11. Active Hepatitis B defined as positive Hep B surface antigen (HBsAg) or Hepatitis C.
Patients with previous hepatitis B virus (HBV) infection or resolved HBV infection
(defined as having a negative HBsAg test and a positive antibody to hepatitis B core
antigen [anti−HBc] antibody test) are eligible. If HBV DNA testing is positive, the
patient is not eligible for study participation. Patients positive for hepatitis C
virus (HCV) antibody are eligible only if polymerase chain reaction (PCR) is negative
for HCV RNA.
12. Positive test for HIV.
13. History of symptomatic CHF⎯Grade ≥ 3 per NCI CTCAE v5.0 or New York Heart Association
(NYHA) Class ≥ II.
14. History of autoimmune disease, including but not limited to myasthenia gravis,
autoimmune myositis, autoimmune hepatitis, systemic lupus erythematosus, rheumatoid
arthritis, inflammatory bowel disease, vascular thrombosis associated with
antiphospholipid syndrome, Wegener granulomatosis, Sjögren's syndrome, Guillain-Barré
syndrome, multiple sclerosis, vasculitis, or glomerulonephritis.
- Patients with a history of autoimmune-related hypothyroidism on a stable dose of
thyroid replacement hormone may be eligible for this study.

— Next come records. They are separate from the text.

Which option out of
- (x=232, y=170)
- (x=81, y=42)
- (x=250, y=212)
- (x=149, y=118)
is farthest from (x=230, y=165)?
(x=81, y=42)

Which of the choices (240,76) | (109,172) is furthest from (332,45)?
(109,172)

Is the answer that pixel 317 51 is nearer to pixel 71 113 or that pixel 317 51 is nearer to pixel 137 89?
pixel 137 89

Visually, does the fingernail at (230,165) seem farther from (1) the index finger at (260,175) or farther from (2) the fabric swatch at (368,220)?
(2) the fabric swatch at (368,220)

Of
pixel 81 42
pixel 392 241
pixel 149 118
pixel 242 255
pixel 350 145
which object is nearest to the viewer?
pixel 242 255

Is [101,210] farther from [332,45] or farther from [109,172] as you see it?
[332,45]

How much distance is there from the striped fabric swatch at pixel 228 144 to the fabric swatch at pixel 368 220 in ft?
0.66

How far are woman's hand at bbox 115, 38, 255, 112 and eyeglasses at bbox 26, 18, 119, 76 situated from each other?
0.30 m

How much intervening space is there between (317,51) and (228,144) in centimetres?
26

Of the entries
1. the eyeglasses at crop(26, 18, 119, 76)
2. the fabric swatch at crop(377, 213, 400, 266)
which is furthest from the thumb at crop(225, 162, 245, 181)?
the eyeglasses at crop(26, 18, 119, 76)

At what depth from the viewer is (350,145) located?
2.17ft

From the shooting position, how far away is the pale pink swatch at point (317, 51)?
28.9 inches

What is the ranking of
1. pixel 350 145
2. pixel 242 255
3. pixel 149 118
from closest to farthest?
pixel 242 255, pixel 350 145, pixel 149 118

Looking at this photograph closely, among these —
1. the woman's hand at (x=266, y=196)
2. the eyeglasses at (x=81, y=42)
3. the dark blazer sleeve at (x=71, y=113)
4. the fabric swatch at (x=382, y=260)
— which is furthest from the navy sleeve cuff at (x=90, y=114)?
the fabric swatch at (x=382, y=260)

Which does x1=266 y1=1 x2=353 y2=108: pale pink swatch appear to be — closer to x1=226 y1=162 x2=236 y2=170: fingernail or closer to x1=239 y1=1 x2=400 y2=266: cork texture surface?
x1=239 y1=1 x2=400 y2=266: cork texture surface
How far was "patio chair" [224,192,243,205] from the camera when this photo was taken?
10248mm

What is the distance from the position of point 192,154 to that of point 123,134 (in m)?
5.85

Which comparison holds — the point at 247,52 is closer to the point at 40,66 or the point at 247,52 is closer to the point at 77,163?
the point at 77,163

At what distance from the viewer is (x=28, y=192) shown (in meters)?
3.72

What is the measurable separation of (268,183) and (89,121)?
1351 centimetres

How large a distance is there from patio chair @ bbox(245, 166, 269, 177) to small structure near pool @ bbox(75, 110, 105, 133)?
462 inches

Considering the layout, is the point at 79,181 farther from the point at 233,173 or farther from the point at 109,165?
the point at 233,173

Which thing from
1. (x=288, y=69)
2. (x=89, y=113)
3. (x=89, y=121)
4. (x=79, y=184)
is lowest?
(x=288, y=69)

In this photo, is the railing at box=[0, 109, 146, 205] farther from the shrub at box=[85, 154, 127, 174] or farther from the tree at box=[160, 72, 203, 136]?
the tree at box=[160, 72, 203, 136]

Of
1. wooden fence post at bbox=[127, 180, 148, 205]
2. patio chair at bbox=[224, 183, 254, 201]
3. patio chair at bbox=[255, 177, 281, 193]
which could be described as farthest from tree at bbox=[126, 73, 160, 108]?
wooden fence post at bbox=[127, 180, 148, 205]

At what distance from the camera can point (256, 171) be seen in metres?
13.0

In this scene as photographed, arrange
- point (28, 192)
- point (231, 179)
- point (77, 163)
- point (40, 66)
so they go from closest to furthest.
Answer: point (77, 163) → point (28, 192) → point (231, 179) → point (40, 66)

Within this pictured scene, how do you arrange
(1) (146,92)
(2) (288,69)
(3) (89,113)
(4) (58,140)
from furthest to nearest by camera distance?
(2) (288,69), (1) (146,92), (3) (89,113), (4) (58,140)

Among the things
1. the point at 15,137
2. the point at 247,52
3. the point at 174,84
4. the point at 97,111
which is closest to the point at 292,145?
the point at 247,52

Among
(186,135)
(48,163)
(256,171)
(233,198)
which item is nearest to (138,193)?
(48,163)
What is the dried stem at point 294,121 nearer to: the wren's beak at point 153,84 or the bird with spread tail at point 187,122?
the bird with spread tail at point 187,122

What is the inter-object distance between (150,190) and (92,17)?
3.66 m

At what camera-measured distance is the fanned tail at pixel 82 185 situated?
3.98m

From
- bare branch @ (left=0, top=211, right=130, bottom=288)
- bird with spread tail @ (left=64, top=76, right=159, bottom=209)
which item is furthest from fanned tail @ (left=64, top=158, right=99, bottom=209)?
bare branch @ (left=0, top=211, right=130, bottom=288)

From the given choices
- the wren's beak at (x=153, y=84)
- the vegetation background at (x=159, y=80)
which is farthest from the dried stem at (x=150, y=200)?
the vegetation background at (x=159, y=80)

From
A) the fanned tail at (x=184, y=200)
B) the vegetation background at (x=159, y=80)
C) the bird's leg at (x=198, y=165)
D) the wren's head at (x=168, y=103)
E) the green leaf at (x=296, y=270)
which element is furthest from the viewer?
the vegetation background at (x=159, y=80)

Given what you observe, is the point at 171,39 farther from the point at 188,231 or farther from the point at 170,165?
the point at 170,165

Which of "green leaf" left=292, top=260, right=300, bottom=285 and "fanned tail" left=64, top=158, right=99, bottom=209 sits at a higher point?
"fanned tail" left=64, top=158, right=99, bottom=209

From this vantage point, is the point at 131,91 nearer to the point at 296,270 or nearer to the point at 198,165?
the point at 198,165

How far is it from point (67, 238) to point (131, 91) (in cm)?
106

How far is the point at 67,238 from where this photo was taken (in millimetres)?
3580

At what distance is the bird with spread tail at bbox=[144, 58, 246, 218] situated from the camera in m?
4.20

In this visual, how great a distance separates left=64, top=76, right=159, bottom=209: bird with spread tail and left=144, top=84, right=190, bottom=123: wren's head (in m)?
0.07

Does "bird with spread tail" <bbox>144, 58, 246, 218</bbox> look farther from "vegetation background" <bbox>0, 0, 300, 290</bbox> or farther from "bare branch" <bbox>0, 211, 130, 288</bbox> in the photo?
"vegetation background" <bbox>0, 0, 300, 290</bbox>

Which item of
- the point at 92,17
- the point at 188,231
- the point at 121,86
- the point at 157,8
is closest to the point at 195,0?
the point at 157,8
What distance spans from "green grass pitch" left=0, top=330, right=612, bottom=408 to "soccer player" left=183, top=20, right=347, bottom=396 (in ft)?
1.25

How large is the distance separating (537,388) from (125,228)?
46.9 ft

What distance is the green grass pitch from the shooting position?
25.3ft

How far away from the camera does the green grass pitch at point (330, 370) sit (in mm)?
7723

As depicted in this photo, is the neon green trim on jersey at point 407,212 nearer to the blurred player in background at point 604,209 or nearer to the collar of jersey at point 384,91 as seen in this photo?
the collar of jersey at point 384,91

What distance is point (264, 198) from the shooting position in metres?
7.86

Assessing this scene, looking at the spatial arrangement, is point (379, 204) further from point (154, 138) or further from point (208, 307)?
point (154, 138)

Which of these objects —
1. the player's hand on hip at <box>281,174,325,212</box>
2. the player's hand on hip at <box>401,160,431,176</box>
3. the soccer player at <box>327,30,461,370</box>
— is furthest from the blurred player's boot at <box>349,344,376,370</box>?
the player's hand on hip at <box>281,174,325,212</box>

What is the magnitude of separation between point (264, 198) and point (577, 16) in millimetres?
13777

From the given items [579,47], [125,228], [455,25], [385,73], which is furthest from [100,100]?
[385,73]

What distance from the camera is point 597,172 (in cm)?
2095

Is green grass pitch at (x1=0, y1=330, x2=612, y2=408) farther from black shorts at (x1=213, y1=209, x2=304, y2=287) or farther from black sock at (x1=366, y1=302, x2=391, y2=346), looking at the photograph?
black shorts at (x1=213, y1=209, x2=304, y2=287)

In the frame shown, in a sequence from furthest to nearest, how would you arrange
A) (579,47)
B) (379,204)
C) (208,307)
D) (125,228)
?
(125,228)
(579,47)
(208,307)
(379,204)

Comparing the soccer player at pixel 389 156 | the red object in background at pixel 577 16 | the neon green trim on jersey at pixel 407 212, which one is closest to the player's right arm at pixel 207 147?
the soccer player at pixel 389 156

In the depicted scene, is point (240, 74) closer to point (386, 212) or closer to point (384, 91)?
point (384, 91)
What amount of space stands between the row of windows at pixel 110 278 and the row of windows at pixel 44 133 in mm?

- Patients with controlled Type 1 diabetes mellitus on a stable insulin regimen are
eligible for this study.
- Patients with eczema, psoriasis, lichen simplex chronicus, or vitiligo with
dermatologic manifestations only (e.g., patients with psoriatic arthritis) are
eligible, provided the disease has no systemic manifestations and requires only
low potency topical steroids (e.g., hydrocortisone 2.5%, hydrocortisone butyrate
0.1%, fluocinolone 0.01%, desonide 0.05%, alclometasone dipropionate 0.05%).
15. Treatment with systemic corticosteroids or other systemic immunosuppressive
medications (including but not limited to prednisone, dexamethasone, cyclophosphamide,
azathioprine, methotrexate, thalidomide, and anti−tumor necrosis factor (TNF) agents)
within 2 weeks prior to study entry, or anticipated requirement for systemic
immunosuppressive medications during the study. Patients who have received acute,
low−dose, systemic immunosuppressant medications equivalent to ≤ 10mg of prednisone
within the 7 days prior to study entry (small dose of dexamethasone for nausea, short
course for upper respiratory tract infection etc.) may be enrolled in the study.